#### Spatial reasoning data:
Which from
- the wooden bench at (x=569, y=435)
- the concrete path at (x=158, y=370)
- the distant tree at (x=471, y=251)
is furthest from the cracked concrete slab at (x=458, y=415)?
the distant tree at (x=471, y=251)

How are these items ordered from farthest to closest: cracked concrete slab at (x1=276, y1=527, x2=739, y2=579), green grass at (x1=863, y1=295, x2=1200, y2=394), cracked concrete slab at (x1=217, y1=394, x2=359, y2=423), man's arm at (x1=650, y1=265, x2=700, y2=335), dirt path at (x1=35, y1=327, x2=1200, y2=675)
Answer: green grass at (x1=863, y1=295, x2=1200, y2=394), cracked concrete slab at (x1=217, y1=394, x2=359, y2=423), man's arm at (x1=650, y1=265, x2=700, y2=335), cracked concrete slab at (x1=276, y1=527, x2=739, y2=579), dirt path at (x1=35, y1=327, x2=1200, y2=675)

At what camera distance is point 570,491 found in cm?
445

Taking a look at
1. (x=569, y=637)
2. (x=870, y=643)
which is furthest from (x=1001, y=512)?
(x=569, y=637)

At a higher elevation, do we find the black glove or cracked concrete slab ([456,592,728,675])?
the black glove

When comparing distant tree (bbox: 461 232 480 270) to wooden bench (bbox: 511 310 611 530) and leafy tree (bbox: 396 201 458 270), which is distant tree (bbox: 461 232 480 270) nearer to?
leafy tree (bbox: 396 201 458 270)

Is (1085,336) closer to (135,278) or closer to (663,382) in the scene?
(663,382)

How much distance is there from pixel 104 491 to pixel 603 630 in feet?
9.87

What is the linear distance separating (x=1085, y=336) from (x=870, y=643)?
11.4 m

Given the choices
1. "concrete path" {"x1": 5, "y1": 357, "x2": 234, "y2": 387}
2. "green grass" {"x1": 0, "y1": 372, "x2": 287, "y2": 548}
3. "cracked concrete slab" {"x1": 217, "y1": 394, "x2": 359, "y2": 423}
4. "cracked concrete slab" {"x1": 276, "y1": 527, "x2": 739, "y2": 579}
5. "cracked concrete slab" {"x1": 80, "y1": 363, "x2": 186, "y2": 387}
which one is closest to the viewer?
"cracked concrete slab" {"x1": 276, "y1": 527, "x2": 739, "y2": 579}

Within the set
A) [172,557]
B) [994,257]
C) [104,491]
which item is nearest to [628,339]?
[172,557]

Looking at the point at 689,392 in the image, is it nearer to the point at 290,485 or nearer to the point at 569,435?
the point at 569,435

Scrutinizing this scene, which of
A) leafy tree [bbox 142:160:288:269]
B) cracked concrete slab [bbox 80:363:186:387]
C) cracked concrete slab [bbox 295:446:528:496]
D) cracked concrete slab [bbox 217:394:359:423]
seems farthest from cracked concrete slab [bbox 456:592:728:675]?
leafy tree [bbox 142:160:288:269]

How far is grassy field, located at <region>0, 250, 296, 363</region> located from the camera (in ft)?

#### EXERCISE:
Reproduce the data above word for word, from the first line through the last.

#### COMPLETED TASK:
Which from
- the wooden bench at (x=569, y=435)
- the concrete path at (x=158, y=370)
- the distant tree at (x=471, y=251)
is furthest from the cracked concrete slab at (x=458, y=415)?
the distant tree at (x=471, y=251)

How are these items ordered from farthest to closest: cracked concrete slab at (x1=276, y1=527, x2=739, y2=579), green grass at (x1=863, y1=295, x2=1200, y2=394), cracked concrete slab at (x1=217, y1=394, x2=359, y2=423), man's arm at (x1=650, y1=265, x2=700, y2=335), dirt path at (x1=35, y1=327, x2=1200, y2=675)
Answer: green grass at (x1=863, y1=295, x2=1200, y2=394), cracked concrete slab at (x1=217, y1=394, x2=359, y2=423), man's arm at (x1=650, y1=265, x2=700, y2=335), cracked concrete slab at (x1=276, y1=527, x2=739, y2=579), dirt path at (x1=35, y1=327, x2=1200, y2=675)

At what camera distance is point 570,491 found in cm?
445

Taking a look at
1. (x=569, y=637)
2. (x=870, y=643)
which is furthest from (x=1001, y=512)?
(x=569, y=637)

At a higher elevation, do we find the black glove or cracked concrete slab ([456,592,728,675])?
the black glove

When comparing distant tree (bbox: 461 232 480 270) to wooden bench (bbox: 511 310 611 530) and leafy tree (bbox: 396 201 458 270), which is distant tree (bbox: 461 232 480 270) nearer to?
leafy tree (bbox: 396 201 458 270)

Is (1085,336) closer to (135,278) or closer to (663,382) in the scene?
(663,382)

How much distance is there from pixel 104 491 to pixel 603 630 in feet?
9.87

What is the linear distance separating (x=1085, y=336) from (x=870, y=643)?
11.4 m

Given the choices
1. "concrete path" {"x1": 5, "y1": 357, "x2": 234, "y2": 387}
2. "green grass" {"x1": 0, "y1": 372, "x2": 287, "y2": 548}
3. "cracked concrete slab" {"x1": 217, "y1": 394, "x2": 359, "y2": 423}
4. "cracked concrete slab" {"x1": 276, "y1": 527, "x2": 739, "y2": 579}
5. "cracked concrete slab" {"x1": 80, "y1": 363, "x2": 186, "y2": 387}
which one is closest to the viewer?
"cracked concrete slab" {"x1": 276, "y1": 527, "x2": 739, "y2": 579}

Within the set
A) [172,557]
B) [994,257]
C) [104,491]
which item is nearest to [628,339]?
[172,557]

Looking at the point at 689,392 in the image, is it nearer to the point at 290,485 or nearer to the point at 569,435?
the point at 569,435

Scrutinizing this scene, which of
A) leafy tree [bbox 142:160:288:269]
B) cracked concrete slab [bbox 80:363:186:387]
C) cracked concrete slab [bbox 295:446:528:496]
D) cracked concrete slab [bbox 217:394:359:423]
seems farthest from cracked concrete slab [bbox 456:592:728:675]?
leafy tree [bbox 142:160:288:269]

How far is grassy field, located at <region>0, 250, 296, 363</region> located from the camera (in ft)?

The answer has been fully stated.